REQUESTS -
A: According to the interview transcript about the Superman radio show, which organization had to clear everything before it went on the air?
B: Reproduce the passage of the interview transcript about the Superman radio show between "Beck: Oh, you" and "in juvenile radio.", inclusive.
C: Pick up the interview transcript about the Superman radio show right after its final line and keep it going.

═══ EXCERPT PROVIDED ═══

McKernan: Did you know Whitney Ellsworth, who produced the remained of the "Adventures of Superman" television series? Was he involved in the radio show?

Beck: I knew who he was, but I didn't know him personally. He was sort of a "back-office guy" at DC.

McKernan: Are there any episodes of the show that stick in your mind as most memorable ones?

Beck: You mean regular shows on other networks?

McKernan: No, I mean of the Superman series.

Beck: Oh, you mean individual shows?

McKernan: Individual, yeah, stories or what have you.

Beck: Let's go back to the social consciousness thing for a while--

McKernan: Right

Beck: --because we worked in very close cooperation with the Child Study Association--Josette Frank--and so everything went through them for clearance. And that is really where the influence came from to take up these socially relevant programs and the philosophy of that.

McKernan: Right.

Beck: Nothing went on the air without having passed through Child Study Association first. And they took--you're right--we took on things that hadn't really been touched, especially in juvenile radio.

McKernan: Right. It was very far ahead of its time.

Beck: Yes it was. But I think somebody saw it all coming. On the other hand it might have stirred up a lot too, you never know. It works both ways. But not everybody's a Boy Scout. And, uhh, but that is where the socially relevant--shall I call it--socially relevant slant originated.

McKernan: Was that just a thing that happened after the war?

═══ SUPPLIED RECORDS ═══

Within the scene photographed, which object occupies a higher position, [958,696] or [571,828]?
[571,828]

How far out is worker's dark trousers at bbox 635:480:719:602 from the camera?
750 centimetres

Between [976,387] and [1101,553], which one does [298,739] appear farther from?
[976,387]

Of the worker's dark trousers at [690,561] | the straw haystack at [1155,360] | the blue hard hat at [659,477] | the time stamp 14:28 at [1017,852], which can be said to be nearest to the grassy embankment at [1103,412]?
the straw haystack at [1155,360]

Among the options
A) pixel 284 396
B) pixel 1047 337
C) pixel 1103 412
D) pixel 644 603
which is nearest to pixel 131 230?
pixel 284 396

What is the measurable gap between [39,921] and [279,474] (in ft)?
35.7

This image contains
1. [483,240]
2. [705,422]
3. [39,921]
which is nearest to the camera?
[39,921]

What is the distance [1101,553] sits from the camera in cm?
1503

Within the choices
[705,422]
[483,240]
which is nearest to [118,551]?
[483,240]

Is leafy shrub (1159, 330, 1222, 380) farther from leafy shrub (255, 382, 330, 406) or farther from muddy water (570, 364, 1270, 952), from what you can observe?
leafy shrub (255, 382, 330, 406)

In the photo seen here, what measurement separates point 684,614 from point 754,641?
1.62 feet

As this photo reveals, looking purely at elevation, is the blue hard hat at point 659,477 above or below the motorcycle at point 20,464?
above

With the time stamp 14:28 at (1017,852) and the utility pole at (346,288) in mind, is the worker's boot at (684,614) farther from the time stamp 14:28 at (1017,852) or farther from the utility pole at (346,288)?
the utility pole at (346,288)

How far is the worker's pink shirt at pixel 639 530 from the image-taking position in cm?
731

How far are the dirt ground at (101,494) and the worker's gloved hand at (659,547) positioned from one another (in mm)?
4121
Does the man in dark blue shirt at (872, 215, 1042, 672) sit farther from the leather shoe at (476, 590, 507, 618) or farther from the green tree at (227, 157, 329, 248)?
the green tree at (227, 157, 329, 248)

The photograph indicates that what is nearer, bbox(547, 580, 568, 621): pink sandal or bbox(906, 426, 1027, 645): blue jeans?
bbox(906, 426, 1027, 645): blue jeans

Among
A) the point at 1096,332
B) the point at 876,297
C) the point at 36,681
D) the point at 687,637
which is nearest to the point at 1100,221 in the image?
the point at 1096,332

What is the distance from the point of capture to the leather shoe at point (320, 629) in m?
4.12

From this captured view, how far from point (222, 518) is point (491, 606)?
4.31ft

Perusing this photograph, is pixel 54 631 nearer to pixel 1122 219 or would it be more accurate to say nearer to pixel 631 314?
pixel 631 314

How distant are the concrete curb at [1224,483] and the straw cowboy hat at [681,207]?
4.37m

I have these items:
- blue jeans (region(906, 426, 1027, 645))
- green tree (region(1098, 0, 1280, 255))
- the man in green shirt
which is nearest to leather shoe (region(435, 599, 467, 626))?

═══

ANSWERS PER TASK -
A: The Child Study Association.

B:
Beck: Oh, you mean individual shows?

McKernan: Individual, yeah, stories or what have you.

Beck: Let's go back to the social consciousness thing for a while--

McKernan: Right

Beck: --because we worked in very close cooperation with the Child Study Association--Josette Frank--and so everything went through them for clearance. And that is really where the influence came from to take up these socially relevant programs and the philosophy of that.

McKernan: Right.

Beck: Nothing went on the air without having passed through Child Study Association first. And they took--you're right--we took on things that hadn't really been touched, especially in juvenile radio.

C:
Beck: No, I'd say that that had happened from the time that I got on the show, which was about '39.

McKernan: I have some articles from--I have an article from "Newsweek" from the late Forties--I guess about '46--and another one from "The New Republic" that indicated it sort of started around that time that these themes began. I don't imagine that other juvenile shows--

Beck: Entered much into this area.

McKernan: Yes. What did you think when you were involved in the show and they were doing this, this is pretty--uhh--enlightened broadcasting here.

Beck: Yes I did. But then I tell you that wasn't the dark ages. You know, people were socially conscious and socially aware, and being in the business that I'm in and doing what I do, I had a lot of contact with programming that sometimes was relevant to the social products that--social turmoil, the red scare, the anti-Semitism, the Ku Klux Klan, the whole damn thing, whatever you want to call it, there was a lot of that going on, and I don't know that other juvenile shows touched it, because I never had time to listen to those--I was on the air against them at the same time. I couldn't possibly sit down and listen to another show. But I know that we weighed on it very heavily from time to time. And I know if something happened it was incorporated into the script one way or another and dealt with.

McKernan: It was interesting that the television series never got into those areas. And television itself didn't become socially relevant until the mid- to late-Sixties. So you were a good 20 years ahead.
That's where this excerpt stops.